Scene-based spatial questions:
★ ★ ★

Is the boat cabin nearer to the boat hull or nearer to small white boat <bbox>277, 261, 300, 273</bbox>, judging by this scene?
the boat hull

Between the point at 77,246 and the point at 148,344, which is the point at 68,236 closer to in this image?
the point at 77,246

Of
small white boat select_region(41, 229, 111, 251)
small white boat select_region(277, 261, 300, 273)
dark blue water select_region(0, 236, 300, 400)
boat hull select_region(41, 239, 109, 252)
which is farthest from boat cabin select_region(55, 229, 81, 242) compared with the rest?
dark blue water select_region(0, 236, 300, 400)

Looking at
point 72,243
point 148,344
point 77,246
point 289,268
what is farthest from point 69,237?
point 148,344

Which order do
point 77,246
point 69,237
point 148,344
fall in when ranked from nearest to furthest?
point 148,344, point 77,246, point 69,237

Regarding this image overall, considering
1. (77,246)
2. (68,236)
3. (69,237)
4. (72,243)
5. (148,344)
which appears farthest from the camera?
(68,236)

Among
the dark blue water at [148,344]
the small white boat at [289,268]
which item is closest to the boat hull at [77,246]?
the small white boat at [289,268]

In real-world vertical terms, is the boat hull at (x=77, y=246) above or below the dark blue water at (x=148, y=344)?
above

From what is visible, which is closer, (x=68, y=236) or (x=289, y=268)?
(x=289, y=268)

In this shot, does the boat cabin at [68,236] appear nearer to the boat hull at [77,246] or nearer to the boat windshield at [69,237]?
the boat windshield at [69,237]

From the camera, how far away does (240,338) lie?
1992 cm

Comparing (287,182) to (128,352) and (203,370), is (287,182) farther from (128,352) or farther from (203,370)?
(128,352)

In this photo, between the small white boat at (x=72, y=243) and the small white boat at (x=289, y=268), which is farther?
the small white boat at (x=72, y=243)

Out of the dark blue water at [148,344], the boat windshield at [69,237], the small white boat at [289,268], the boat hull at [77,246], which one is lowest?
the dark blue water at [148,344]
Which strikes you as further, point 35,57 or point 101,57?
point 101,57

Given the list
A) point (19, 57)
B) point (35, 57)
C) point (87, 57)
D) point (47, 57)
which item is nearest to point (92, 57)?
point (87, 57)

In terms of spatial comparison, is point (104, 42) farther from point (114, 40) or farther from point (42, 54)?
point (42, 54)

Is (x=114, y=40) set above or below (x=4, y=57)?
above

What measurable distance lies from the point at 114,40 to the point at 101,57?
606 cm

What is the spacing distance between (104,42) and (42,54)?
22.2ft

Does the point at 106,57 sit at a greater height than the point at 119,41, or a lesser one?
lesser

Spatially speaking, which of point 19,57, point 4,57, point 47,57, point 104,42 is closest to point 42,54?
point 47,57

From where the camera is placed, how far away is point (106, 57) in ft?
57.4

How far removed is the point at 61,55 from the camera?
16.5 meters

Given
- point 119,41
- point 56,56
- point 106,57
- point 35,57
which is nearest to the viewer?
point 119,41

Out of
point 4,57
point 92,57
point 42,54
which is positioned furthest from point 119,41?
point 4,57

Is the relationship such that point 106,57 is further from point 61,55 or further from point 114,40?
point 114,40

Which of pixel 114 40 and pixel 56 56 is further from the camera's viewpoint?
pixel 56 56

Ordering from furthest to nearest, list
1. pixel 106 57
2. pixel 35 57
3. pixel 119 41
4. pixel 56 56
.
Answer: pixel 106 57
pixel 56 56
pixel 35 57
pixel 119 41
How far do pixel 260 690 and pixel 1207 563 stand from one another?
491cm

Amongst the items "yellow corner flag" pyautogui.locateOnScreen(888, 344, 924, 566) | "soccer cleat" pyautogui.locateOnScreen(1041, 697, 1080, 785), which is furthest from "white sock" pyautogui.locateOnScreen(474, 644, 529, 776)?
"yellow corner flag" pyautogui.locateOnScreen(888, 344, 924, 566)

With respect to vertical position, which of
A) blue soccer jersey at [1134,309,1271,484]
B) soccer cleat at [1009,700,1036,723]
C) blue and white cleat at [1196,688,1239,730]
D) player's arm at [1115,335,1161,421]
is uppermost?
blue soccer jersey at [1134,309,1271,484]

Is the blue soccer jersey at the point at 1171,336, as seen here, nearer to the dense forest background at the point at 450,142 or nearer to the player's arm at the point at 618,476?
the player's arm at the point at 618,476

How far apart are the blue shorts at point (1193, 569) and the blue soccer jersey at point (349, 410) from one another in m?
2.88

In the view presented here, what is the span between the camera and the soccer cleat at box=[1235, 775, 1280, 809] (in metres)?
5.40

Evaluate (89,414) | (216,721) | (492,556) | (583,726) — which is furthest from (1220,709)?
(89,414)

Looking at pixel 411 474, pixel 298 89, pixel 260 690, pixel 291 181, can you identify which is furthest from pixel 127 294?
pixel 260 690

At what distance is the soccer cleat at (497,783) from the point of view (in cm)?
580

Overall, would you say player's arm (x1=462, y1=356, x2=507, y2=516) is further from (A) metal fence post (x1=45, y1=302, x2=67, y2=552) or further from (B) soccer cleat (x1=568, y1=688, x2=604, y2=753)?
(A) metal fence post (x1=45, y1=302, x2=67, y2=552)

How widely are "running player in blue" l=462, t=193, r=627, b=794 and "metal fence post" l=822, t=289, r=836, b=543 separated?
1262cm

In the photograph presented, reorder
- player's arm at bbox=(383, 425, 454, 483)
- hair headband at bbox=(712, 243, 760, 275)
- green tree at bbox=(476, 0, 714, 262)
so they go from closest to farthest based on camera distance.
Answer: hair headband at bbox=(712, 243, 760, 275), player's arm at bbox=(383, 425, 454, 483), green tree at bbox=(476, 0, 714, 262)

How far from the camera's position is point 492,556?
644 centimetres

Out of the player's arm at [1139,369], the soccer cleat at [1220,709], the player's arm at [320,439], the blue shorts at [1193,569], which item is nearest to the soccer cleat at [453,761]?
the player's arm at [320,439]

★ ★ ★

* WORK TO DO: Copy all of the data above line for line, without changing any character.

* FINAL RESULT:
Is the boat cabin nearer to the boat hull or nearer to small white boat <bbox>277, 261, 300, 273</bbox>, judging by this scene?
the boat hull

Between the point at 77,246 and the point at 148,344, which is the point at 68,236 closer to in this image?
the point at 77,246

Of
small white boat select_region(41, 229, 111, 251)
small white boat select_region(277, 261, 300, 273)
dark blue water select_region(0, 236, 300, 400)
boat hull select_region(41, 239, 109, 252)
which is farthest from boat cabin select_region(55, 229, 81, 242) compared with the rest?
dark blue water select_region(0, 236, 300, 400)

Looking at
point 72,243
point 148,344
point 77,246
point 289,268
what is farthest from point 69,237?
point 148,344

Which order do
point 77,246
point 69,237
point 148,344
fall in when ranked from nearest to furthest?
point 148,344, point 77,246, point 69,237

Regarding this image overall, considering
1. (77,246)
2. (68,236)
3. (69,237)
4. (72,243)
5. (148,344)
which appears farthest from the camera?
(68,236)

Among
the dark blue water at [148,344]
the small white boat at [289,268]
which item is closest to the boat hull at [77,246]?
the small white boat at [289,268]

In real-world vertical terms, is the boat hull at (x=77, y=246) above or below the dark blue water at (x=148, y=344)?
above

From what is visible, which is closer, (x=68, y=236) or (x=289, y=268)?
(x=289, y=268)

In this shot, does the boat cabin at [68,236] appear nearer to the boat hull at [77,246] or nearer to the boat windshield at [69,237]?
the boat windshield at [69,237]

From the camera, how far away does (240,338) lie?
1992 cm

Comparing (287,182) to (128,352) and (203,370), is (287,182) farther from (128,352) or farther from (203,370)?
(128,352)

In this photo, between the small white boat at (x=72, y=243) and the small white boat at (x=289, y=268), which is farther?
the small white boat at (x=72, y=243)

Out of the dark blue water at [148,344], the boat windshield at [69,237], the small white boat at [289,268], the boat hull at [77,246], which one is lowest?
the dark blue water at [148,344]
Which strikes you as further, point 35,57 or point 101,57?
point 101,57

Given the list
A) point (19, 57)
B) point (35, 57)
C) point (87, 57)
D) point (47, 57)
which item is nearest to point (92, 57)?
point (87, 57)

In terms of spatial comparison, is point (104, 42) farther from point (114, 40) or farther from point (42, 54)?
point (42, 54)

Is (x=114, y=40) set above or below (x=4, y=57)?
above

What measurable distance lies from the point at 114,40 to the point at 101,57?
606 cm

What is the spacing distance between (104,42) and (42,54)?
22.2ft

Does the point at 106,57 sit at a greater height than the point at 119,41, or a lesser one?
lesser

Spatially speaking, which of point 19,57, point 4,57, point 47,57, point 104,42 is closest to point 42,54?
point 47,57

From where the camera is placed, how far away is point (106, 57) in ft?
57.4

How far removed is the point at 61,55 from the camera?
16.5 meters

Given
- point 119,41
- point 56,56
- point 106,57
- point 35,57
which is nearest to the viewer?
point 119,41

Out of
point 4,57
point 92,57
point 42,54
which is positioned furthest from point 119,41?
point 4,57

Is the relationship such that point 106,57 is further from point 61,55 or further from point 114,40?
point 114,40

Which of pixel 114 40 and pixel 56 56 is further from the camera's viewpoint?
pixel 56 56

Ordering from furthest to nearest, list
1. pixel 106 57
2. pixel 35 57
3. pixel 119 41
4. pixel 56 56
.
Answer: pixel 106 57
pixel 56 56
pixel 35 57
pixel 119 41
How far do pixel 260 690 and pixel 1207 563 stand from one another?
491cm

Amongst the items "yellow corner flag" pyautogui.locateOnScreen(888, 344, 924, 566) | "soccer cleat" pyautogui.locateOnScreen(1041, 697, 1080, 785), which is furthest from "white sock" pyautogui.locateOnScreen(474, 644, 529, 776)?
"yellow corner flag" pyautogui.locateOnScreen(888, 344, 924, 566)

With respect to vertical position, which of
A) blue soccer jersey at [1134,309,1271,484]
B) soccer cleat at [1009,700,1036,723]
C) blue and white cleat at [1196,688,1239,730]
D) player's arm at [1115,335,1161,421]
is uppermost?
blue soccer jersey at [1134,309,1271,484]

Is the blue soccer jersey at the point at 1171,336, as seen here, nearer to the dense forest background at the point at 450,142 or nearer to the player's arm at the point at 618,476?
the player's arm at the point at 618,476

How far apart are the blue shorts at point (1193, 569) and the blue soccer jersey at point (349, 410) from one another in m?
2.88

In the view presented here, what is the span between the camera and the soccer cleat at box=[1235, 775, 1280, 809] (in metres)?
5.40

Evaluate (89,414) | (216,721) | (492,556) | (583,726) — which is furthest from (1220,709)?
(89,414)

Looking at pixel 411 474, pixel 298 89, pixel 260 690, pixel 291 181, can you identify which is furthest from pixel 127 294?
pixel 260 690

At what distance is the soccer cleat at (497,783) from the point of view (in cm)?
580

Overall, would you say player's arm (x1=462, y1=356, x2=507, y2=516) is further from (A) metal fence post (x1=45, y1=302, x2=67, y2=552) or further from (B) soccer cleat (x1=568, y1=688, x2=604, y2=753)?
(A) metal fence post (x1=45, y1=302, x2=67, y2=552)

How widely are "running player in blue" l=462, t=193, r=627, b=794 and "metal fence post" l=822, t=289, r=836, b=543 separated?
1262cm

In the photograph presented, reorder
- player's arm at bbox=(383, 425, 454, 483)
- hair headband at bbox=(712, 243, 760, 275)
- green tree at bbox=(476, 0, 714, 262)
so they go from closest to farthest based on camera distance.
Answer: hair headband at bbox=(712, 243, 760, 275), player's arm at bbox=(383, 425, 454, 483), green tree at bbox=(476, 0, 714, 262)

How far from the camera's position is point 492,556?
644 centimetres

Out of the player's arm at [1139,369], the soccer cleat at [1220,709], the player's arm at [320,439], the blue shorts at [1193,569], which item is nearest to the soccer cleat at [453,761]?
the player's arm at [320,439]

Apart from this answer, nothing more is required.